Enseñar para mí ha sido una de mis ocupaciones favoritas. Yo enseñé muchos años en la Universidad Católica: enseñaba Teología a muchos estudiantes diferentes, los que estudiaban Derecho civil, Economía, Ingeniería y muchas otras carreras. El reto de enseñar Teología a personas que quizá no saben nada de Jesucristo es muy importante. Pero también he disfrutado mucho compartiendo la misión, junto con laicos y religiosas dominicas, en medios o sitios donde la gente pocas veces ha oído predicar la Buena Noticia.
En Argentina existen muchos lugares donde hay mucho sufrimiento. Trabajar en estos sitios abrió mi espíritu, mente y corazón, pues no conocía de verdad la realidad de mi país y de la Iglesia hasta que me hice dominico.

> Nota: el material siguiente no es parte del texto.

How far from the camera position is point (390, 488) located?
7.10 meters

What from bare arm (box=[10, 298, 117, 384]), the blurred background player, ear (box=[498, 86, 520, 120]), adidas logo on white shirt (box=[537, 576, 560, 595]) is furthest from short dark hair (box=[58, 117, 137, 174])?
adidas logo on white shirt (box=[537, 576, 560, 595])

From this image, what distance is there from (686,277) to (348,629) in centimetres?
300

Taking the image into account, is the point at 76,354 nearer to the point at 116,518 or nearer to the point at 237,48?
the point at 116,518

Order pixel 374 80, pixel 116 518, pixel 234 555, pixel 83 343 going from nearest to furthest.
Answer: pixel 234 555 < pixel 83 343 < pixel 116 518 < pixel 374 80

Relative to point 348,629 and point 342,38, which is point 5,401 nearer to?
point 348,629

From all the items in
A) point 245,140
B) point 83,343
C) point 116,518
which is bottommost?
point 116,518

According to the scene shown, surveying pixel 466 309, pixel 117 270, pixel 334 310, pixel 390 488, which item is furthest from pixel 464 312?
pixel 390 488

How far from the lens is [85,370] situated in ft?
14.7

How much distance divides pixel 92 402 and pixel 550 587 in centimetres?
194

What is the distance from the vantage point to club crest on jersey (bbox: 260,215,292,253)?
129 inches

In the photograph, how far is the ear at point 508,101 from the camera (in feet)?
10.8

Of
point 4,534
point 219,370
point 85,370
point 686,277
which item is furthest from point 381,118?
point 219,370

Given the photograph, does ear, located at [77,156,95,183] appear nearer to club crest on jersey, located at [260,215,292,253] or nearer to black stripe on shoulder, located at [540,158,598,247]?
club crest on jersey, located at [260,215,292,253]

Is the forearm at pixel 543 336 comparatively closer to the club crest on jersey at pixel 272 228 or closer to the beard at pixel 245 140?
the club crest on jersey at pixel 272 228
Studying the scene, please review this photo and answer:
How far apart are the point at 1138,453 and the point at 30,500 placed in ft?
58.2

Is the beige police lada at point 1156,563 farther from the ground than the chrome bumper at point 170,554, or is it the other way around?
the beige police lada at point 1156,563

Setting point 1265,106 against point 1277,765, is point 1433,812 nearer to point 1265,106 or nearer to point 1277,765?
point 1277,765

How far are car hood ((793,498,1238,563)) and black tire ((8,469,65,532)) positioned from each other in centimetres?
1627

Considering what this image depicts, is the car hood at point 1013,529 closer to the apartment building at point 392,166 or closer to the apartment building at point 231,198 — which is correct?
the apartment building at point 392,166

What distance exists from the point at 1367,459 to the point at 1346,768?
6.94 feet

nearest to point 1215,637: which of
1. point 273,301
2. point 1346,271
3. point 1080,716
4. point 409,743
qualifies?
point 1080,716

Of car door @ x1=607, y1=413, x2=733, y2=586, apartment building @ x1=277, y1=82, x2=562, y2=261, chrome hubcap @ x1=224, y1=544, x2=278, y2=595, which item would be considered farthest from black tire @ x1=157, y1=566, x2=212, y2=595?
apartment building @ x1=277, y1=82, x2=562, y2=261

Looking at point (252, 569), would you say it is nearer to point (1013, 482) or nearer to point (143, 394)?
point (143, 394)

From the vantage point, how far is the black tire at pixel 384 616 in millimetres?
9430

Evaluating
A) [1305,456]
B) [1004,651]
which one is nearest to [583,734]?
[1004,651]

Es extraño: a veces la gente dice que no conocemos nada del
mundo porque somos religiosos, vivimos en conventos, enclaustrados, y otras
cosas por el estilo. Pero fue precisamente el hecho de ser dominico lo que me
ha abierto lo ojos, me ha abierto los oídos, me ha abierto la boca, para
entender la realidad -la auténtica realidad- del mundo. Es extraño, ¿no?
Algunos dicen: «Ustedes viven en conventos, están fuera del mundo, ni siquiera
son miembros de un instituto secular: ¿cómo pueden conocer la realidad?» Pues
yo he conocido, y entendido un poco más, los verdaderos problemas del mundo
siendo dominico, y esto es lo que aprendemos y predicamos a la gente, sea en
una facultad universitaria o en una misión entre los pobres.
Para mí, la vida consagrada significa algo así como tener los dos pies en la tierra, pero sin techo por encima de nuestras cabezas.
Algunos piensan que la vida consagrada nos encierra. ¡Nada de eso! Sin techo significa que no existen límites por arriba, pero debemos estar bien enraizados en la realidad. Y yo creo que recibir esto es un don de Dios. La tentación hoy es la alienación del mundo -pues ciertas personas no aman el mundo tal y como se les presenta- e intentan huir del mundo. Tenemos los pies en el mundo, pero con horizontes amplios, sin techo alguno por encima de nuestras cabezas, sin muros que aprisionen, sino marchando hacia delante, con Domingo. Pienso que muchos jóvenes deberían conocer el gran reto de predicar como dominicos.
La familia dominicana es como una orquesta sinfónica. En una
orquesta sinfónica, sin duda, hay toda clase de instrumentos. Tienes de todo,
desde los instrumentos de percusión hasta los flautistas. Puede que a alguno no
le guste la flauta o el tambor, pero cuando suenan juntos, la orquesta
sinfónica suena bien. Cada una de sus partes se necesita mutuamente. La verdad
es sinfónica, la verdad es nuestra música. Y si pudiera imprimir en el espíritu
de todos los capitulares un recuerdo de Timothy, mi predecesor, diría que él
nos invita una y otra vez a cantar una nueva canción. Interpretando esa música,
la música de la verdad, llegamos a ser una bella orquesta sinfónica.